Does a statistics course improve a student's mathematics skills,as measured by a national test? Suppose a random sample of 13 students takes the same national mathematics exam prior to enrolling in a stats course and just after completing the course. At a 1% level of significance determine whether the scores after the stats course are significantly higher than the scores before.

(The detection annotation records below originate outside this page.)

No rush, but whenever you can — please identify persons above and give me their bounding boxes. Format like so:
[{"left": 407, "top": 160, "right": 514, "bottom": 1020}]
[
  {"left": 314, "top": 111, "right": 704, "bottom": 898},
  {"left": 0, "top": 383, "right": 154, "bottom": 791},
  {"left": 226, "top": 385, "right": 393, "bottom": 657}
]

Take the differences = before - after.

Answer 1

Answer:

There is not enough evidence to support the claim that the scores after the stats course are significantly higher than the scores before (the difference in the scores is higher than 0).

P-value=0.042.

Step-by-step explanation:

The question is incomplete:

The data of the scores for each student is:

Before    After

430        465

485        475

520        535

360        410

440        425

500        505

425        450

470        480

515        520

430        430

450        460

495        500

540        530

We will generate a sample for the difference of scores (before - after) and test that sample.

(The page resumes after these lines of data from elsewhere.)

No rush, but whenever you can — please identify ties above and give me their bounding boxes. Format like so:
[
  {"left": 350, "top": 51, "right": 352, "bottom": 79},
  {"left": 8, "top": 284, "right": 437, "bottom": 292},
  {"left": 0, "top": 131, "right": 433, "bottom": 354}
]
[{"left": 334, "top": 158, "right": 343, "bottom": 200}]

The sample of the difference is [35 -10 15 50 -15 5 25 10 5 0 10 5 -10]

This sample, of size n=13, has a mean of 9.615 and a standard deviation of 18.423.

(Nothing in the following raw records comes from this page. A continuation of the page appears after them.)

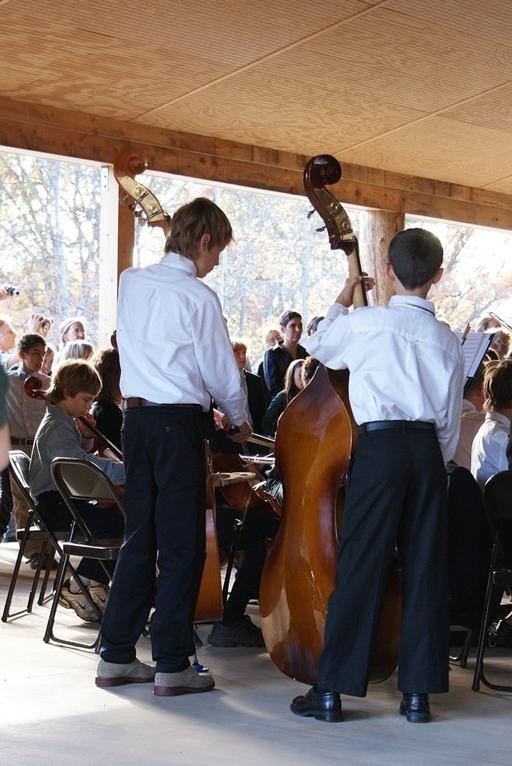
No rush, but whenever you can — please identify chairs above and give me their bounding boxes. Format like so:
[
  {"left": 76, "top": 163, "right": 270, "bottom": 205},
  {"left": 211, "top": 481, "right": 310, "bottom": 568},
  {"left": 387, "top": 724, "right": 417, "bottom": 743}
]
[
  {"left": 0, "top": 448, "right": 104, "bottom": 629},
  {"left": 472, "top": 470, "right": 512, "bottom": 694},
  {"left": 443, "top": 461, "right": 494, "bottom": 668},
  {"left": 42, "top": 456, "right": 204, "bottom": 653}
]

The claim is that the scores after the stats course are significantly higher than the scores before (the difference in the scores is higher than 0).

Then, the null and alternative hypothesis are:

$H_0: \mu=0\\\\H_a:\mu> 0$

The significance level is 0.01.

The estimated standard error of the mean is computed using the formula:

$s_M=\dfrac{s}{\sqrt{n}}=\dfrac{18.423}{\sqrt{13}}=5.11$

Then, we can calculate the t-statistic as:

$t=\dfrac{M-\mu}{s/\sqrt{n}}=\dfrac{9.615-0}{5.11}=\dfrac{9.615}{5.11}=1.882$

The degrees of freedom for this sample size are:

$df=n-1=13-1=12$

This test is a right-tailed test, with 12 degrees of freedom and t=1.882, so the P-value for this test is calculated as (using a t-table):

$P-value=P(t>1.882)=0.042$

As the P-value (0.042) is bigger than the significance level (0.01), the effect is  not significant.

The null hypothesis failed to be rejected.

There is not enough evidence to support the claim that the scores after the stats course are significantly higher than the scores before (the difference in the scores is higher than 0).